For a Human-Centered AI

What do a cabbage, a diamond and the mountains of Trentino have in common?

May 26, 2025

Elia Scattolo and Alessandro Cian bring Speck&Tech into the Foundation's Clean Room.

What do a cabbage, a diamond, and the mountains of Trentino have in common? Seemingly nothing. But in reality, they are all examples of how nature, science, and technology intertwine in surprising ways—often invisible to the naked eye. We discovered this during Speck&Tech #75, an event that took the audience on a journey into the world of Clean Rooms and nanotechnologies.

The stars of the evening were Alessandro Cian and Elia Scattolo, researchers at the  Center for Sensors & Devices at FBK (Fondazione Bruno Kessler), who described the role of Clean Rooms in the development of cutting-edge devices and materials that are increasingly present in our everyday lives.

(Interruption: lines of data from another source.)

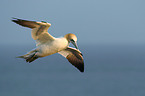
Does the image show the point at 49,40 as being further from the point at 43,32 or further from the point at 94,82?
the point at 94,82

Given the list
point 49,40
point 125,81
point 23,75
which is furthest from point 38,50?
point 23,75

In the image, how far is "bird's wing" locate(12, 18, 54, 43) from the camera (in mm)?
9953

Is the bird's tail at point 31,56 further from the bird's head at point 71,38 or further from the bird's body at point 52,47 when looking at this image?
the bird's head at point 71,38

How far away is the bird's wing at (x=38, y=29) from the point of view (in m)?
9.95

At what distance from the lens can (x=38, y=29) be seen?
10.5 meters

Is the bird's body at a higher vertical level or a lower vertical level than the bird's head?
lower

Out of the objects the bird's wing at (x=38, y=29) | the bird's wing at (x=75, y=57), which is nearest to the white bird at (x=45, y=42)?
the bird's wing at (x=38, y=29)

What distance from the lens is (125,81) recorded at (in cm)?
10631

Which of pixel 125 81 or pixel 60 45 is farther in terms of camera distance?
pixel 125 81

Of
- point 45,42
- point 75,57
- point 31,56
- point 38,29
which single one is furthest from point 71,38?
point 75,57

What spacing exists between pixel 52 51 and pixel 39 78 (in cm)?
10434

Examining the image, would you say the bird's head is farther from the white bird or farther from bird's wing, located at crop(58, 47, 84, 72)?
bird's wing, located at crop(58, 47, 84, 72)

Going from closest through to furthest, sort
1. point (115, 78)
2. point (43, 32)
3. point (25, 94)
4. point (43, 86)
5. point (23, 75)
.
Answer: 1. point (43, 32)
2. point (25, 94)
3. point (43, 86)
4. point (115, 78)
5. point (23, 75)

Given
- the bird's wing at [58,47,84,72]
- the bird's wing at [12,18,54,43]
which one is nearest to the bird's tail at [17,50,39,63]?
the bird's wing at [12,18,54,43]
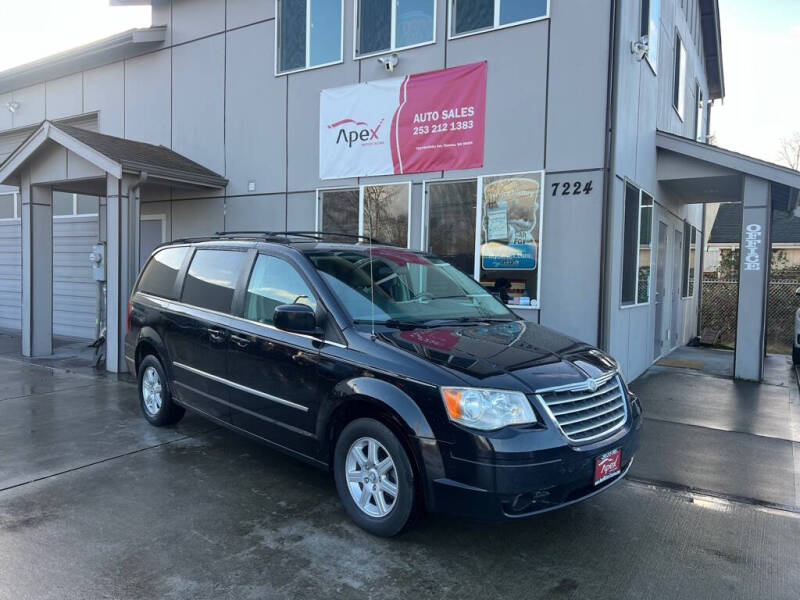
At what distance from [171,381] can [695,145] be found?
7.91 meters

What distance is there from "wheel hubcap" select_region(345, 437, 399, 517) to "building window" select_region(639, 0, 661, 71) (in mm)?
7261

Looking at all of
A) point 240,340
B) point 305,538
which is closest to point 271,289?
point 240,340

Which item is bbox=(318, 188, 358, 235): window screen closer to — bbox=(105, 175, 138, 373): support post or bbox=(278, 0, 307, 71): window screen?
bbox=(278, 0, 307, 71): window screen

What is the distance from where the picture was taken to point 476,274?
8.02 m

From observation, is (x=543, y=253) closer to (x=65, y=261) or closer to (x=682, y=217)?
(x=682, y=217)

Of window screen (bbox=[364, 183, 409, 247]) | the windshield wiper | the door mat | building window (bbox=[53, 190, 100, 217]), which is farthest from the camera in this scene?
building window (bbox=[53, 190, 100, 217])

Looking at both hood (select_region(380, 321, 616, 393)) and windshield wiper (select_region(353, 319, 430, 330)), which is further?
windshield wiper (select_region(353, 319, 430, 330))

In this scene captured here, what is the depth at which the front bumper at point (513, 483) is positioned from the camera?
318cm

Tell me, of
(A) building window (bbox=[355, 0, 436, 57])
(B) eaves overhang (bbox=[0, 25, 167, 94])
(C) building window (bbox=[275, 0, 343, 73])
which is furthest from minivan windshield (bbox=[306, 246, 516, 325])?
(B) eaves overhang (bbox=[0, 25, 167, 94])

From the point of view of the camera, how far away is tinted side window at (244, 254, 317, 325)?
439cm

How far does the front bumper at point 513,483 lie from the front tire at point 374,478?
23 centimetres

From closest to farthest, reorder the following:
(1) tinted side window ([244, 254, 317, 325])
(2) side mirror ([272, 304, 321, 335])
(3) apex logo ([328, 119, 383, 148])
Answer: (2) side mirror ([272, 304, 321, 335])
(1) tinted side window ([244, 254, 317, 325])
(3) apex logo ([328, 119, 383, 148])

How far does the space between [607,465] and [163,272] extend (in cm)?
466

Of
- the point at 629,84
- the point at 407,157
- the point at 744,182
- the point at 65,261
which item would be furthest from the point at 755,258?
the point at 65,261
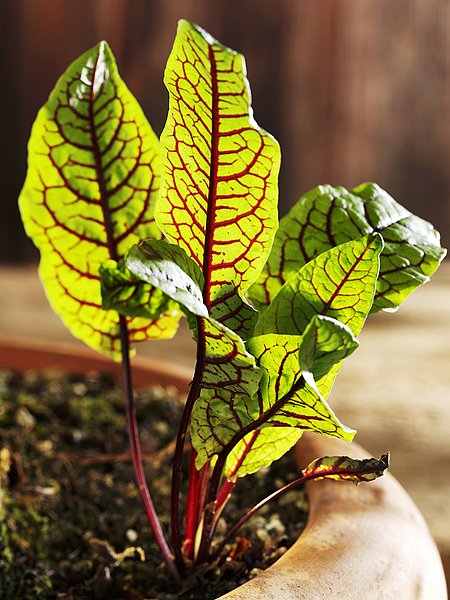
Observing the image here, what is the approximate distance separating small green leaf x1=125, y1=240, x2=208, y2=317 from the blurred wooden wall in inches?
70.3

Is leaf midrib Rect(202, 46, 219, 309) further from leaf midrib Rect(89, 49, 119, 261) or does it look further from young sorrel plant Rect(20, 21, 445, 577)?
leaf midrib Rect(89, 49, 119, 261)

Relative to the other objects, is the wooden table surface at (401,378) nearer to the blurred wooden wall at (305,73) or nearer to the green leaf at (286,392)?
the green leaf at (286,392)

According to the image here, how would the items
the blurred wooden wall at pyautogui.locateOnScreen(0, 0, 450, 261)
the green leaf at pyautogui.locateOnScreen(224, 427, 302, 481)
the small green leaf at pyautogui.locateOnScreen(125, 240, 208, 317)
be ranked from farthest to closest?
the blurred wooden wall at pyautogui.locateOnScreen(0, 0, 450, 261)
the green leaf at pyautogui.locateOnScreen(224, 427, 302, 481)
the small green leaf at pyautogui.locateOnScreen(125, 240, 208, 317)

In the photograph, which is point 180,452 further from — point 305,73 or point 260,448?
point 305,73

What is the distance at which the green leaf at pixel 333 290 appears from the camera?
43 centimetres

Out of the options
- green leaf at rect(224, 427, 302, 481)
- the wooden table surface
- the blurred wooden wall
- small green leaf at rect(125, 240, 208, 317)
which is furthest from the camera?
the blurred wooden wall

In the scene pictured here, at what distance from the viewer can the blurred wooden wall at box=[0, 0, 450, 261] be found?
2.18m

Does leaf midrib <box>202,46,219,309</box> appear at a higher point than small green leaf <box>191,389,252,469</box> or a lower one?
higher

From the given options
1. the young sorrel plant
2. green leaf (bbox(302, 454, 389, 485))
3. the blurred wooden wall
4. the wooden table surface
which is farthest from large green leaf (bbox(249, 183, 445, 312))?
the blurred wooden wall

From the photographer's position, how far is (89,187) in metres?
0.55

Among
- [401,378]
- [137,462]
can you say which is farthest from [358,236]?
[401,378]

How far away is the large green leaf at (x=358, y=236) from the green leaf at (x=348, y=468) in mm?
101

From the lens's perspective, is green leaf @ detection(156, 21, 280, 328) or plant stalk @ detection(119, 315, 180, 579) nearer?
green leaf @ detection(156, 21, 280, 328)

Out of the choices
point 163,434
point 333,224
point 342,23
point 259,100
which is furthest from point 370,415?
point 342,23
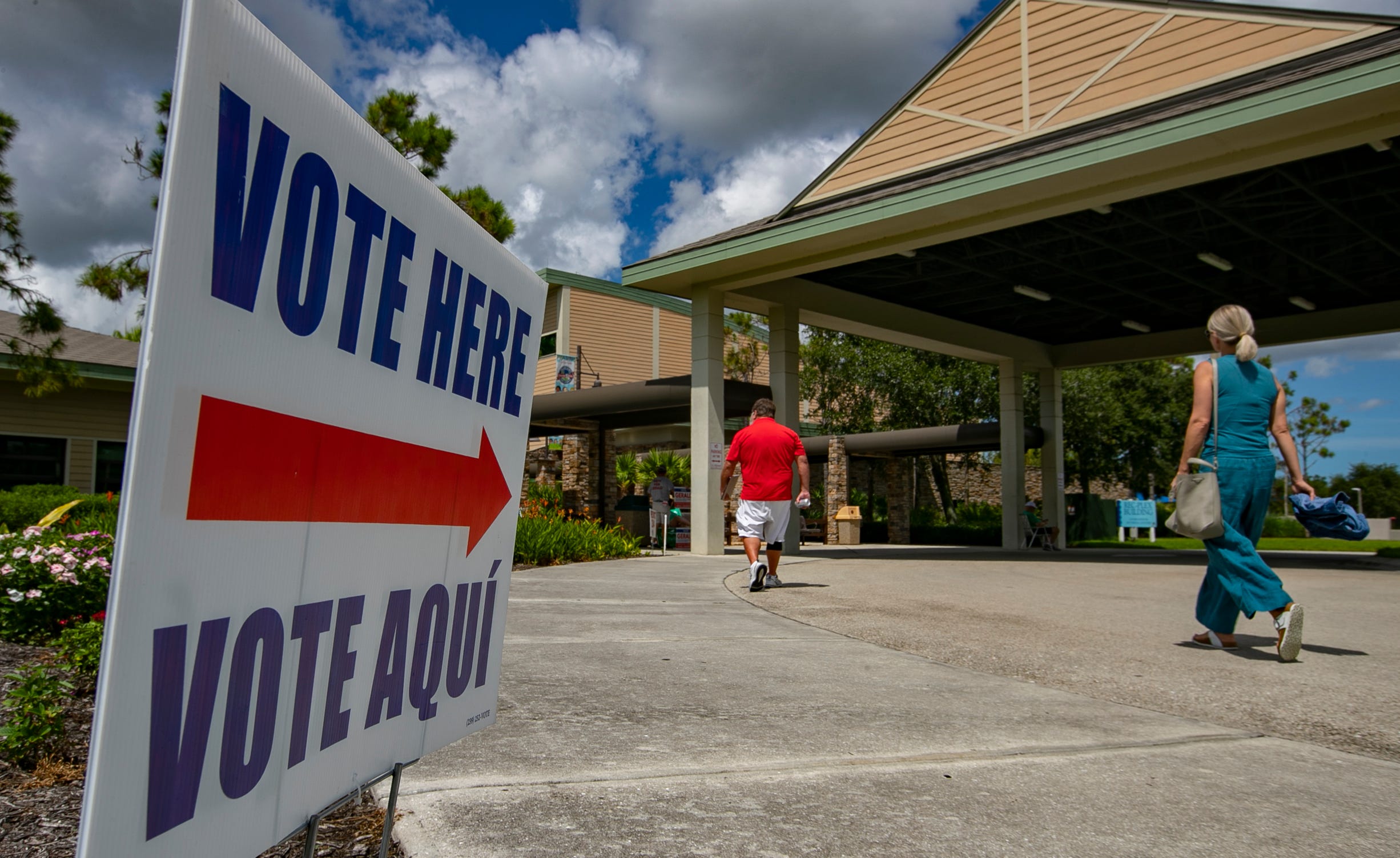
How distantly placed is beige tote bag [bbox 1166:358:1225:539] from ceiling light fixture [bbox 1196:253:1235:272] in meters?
10.8

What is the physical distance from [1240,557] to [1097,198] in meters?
7.25

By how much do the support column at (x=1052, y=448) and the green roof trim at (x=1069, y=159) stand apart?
12.2 metres

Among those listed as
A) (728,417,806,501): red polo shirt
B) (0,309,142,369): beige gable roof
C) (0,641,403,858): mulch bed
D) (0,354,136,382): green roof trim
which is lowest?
(0,641,403,858): mulch bed

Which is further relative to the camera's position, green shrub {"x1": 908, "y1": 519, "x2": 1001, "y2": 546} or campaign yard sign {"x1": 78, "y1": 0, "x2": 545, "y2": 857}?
green shrub {"x1": 908, "y1": 519, "x2": 1001, "y2": 546}

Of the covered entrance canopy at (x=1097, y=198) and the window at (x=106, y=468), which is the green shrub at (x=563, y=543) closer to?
the covered entrance canopy at (x=1097, y=198)

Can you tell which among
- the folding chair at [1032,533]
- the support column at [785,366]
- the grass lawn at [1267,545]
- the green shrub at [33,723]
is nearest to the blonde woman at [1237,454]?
the green shrub at [33,723]

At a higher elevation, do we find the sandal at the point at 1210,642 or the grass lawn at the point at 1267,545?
the grass lawn at the point at 1267,545

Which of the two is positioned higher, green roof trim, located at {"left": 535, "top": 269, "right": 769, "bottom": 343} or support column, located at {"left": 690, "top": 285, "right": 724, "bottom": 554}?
green roof trim, located at {"left": 535, "top": 269, "right": 769, "bottom": 343}

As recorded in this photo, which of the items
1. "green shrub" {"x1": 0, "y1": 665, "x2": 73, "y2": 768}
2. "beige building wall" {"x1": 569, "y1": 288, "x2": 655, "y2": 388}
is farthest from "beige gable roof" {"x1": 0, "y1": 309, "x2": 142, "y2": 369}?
"green shrub" {"x1": 0, "y1": 665, "x2": 73, "y2": 768}

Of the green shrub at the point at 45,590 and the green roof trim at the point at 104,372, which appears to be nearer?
the green shrub at the point at 45,590

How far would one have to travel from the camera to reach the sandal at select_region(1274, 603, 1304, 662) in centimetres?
462

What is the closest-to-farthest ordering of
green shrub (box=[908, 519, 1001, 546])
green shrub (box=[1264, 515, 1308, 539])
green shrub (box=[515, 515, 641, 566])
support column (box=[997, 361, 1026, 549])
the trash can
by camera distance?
1. green shrub (box=[515, 515, 641, 566])
2. support column (box=[997, 361, 1026, 549])
3. the trash can
4. green shrub (box=[908, 519, 1001, 546])
5. green shrub (box=[1264, 515, 1308, 539])

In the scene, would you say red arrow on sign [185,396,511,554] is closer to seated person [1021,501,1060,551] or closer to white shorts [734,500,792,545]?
white shorts [734,500,792,545]

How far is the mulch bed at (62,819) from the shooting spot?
213cm
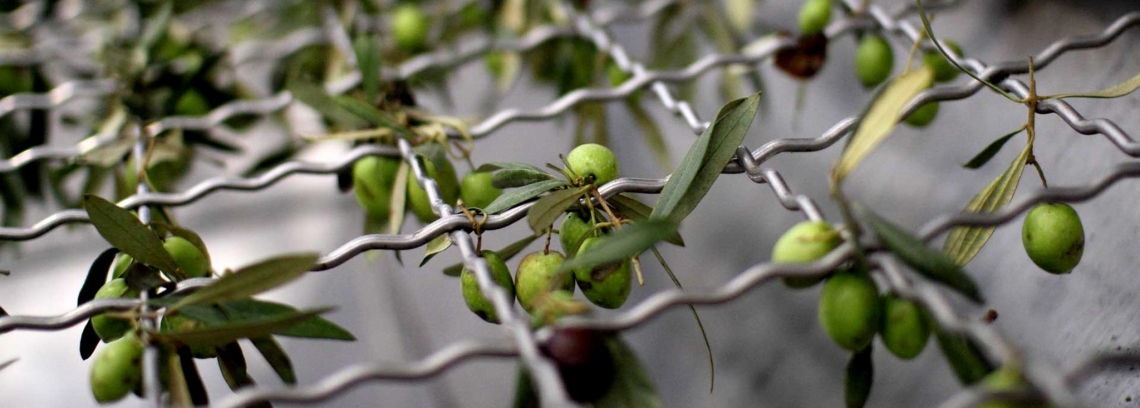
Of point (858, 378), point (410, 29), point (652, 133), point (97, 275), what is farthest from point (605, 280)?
point (410, 29)

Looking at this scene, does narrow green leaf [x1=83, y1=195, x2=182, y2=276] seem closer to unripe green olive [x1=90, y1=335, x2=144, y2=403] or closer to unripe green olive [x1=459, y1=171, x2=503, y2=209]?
unripe green olive [x1=90, y1=335, x2=144, y2=403]

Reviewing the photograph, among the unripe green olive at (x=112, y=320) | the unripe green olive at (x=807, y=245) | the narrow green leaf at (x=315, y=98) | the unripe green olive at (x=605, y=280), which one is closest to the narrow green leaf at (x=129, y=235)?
the unripe green olive at (x=112, y=320)

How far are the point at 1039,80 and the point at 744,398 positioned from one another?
1.51ft

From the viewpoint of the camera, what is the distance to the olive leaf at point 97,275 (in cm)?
56

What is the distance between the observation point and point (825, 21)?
80cm

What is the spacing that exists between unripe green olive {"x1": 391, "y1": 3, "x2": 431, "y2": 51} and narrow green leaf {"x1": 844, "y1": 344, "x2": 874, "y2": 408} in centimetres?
73

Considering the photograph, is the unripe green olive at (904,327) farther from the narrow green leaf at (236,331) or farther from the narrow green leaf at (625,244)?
the narrow green leaf at (236,331)

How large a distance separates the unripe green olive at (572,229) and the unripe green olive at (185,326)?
0.21 meters

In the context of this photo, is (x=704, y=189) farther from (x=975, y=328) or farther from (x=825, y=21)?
(x=825, y=21)

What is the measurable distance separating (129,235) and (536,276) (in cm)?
26

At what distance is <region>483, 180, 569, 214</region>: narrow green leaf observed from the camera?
0.51 m

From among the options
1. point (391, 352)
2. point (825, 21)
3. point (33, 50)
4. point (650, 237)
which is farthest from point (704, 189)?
point (33, 50)

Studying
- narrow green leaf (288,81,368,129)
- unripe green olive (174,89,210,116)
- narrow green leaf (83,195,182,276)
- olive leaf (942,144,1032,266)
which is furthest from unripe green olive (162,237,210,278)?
olive leaf (942,144,1032,266)

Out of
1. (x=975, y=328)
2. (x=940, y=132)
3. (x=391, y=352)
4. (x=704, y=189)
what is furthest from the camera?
(x=391, y=352)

From breath to the environment: understanding the world through MOX sensors

When you say Trentino, you think of nature, mountains, innovation… and ‘nanothings,’” began Alessandro Cian, a researcher in the Micro Nano Facility unit and Science Ambassador at FBK. Through a journey that combined technology and the local area, he explained how tiny devices—gas sensors—are used to monitor air quality, industrial emissions, and vital signs. Made with semiconductor materials, MOX (Metal Oxide Semiconductor) gas sensors change their electrical resistance in the presence of specific gases, producing a measurable signal. Applications? From home carbon monoxide detectors to precision agriculture tools and breath monitoring in medical devices. Thanks to nanofabrication processes developed in the Clean Room by the gas sensing group led by Andrea Gaiardo, these sensors are becoming increasingly small, integrated, and smart. Invisible to the human eye, yet essential for interpreting the world around us.

 

Cabbages, geckos, and diamonds: nanotechnology for dummies

 Elia Scattolo, a researcher in the Micro Nano Facility unit, guided the audience through another universe: natural nanostructures and quantum materials. His talk, titled “Cabbages and Diamonds: Beyond Nanotechnologies,” revealed how plants, animals, and ancient works of art are unsuspecting masters of nanotechnology.

Cabbage leaves? Examples of superhydrophobic surfaces. Gecko feet? Masterpieces of adhesion. Diamonds? Not just a precious gem, but an ideal platform for developing quantum sensors and devices, thanks to so-called color centers—nano-defects in the crystal structure that emit visible light.

These technologies are also studied and developed within FBK’s Clean Rooms and open up possibilities ranging from quantum cryptography to quantum sensing, advanced microscopy, single-photon generation.

This edition of Speck&Tech, organized in collaboration with the HIT Foundation, didn’t take place inside a Clean Room—for understandable reasons related to access and contamination—but it offered the public a rare insight into the work and innovations being developed within such controlled environments.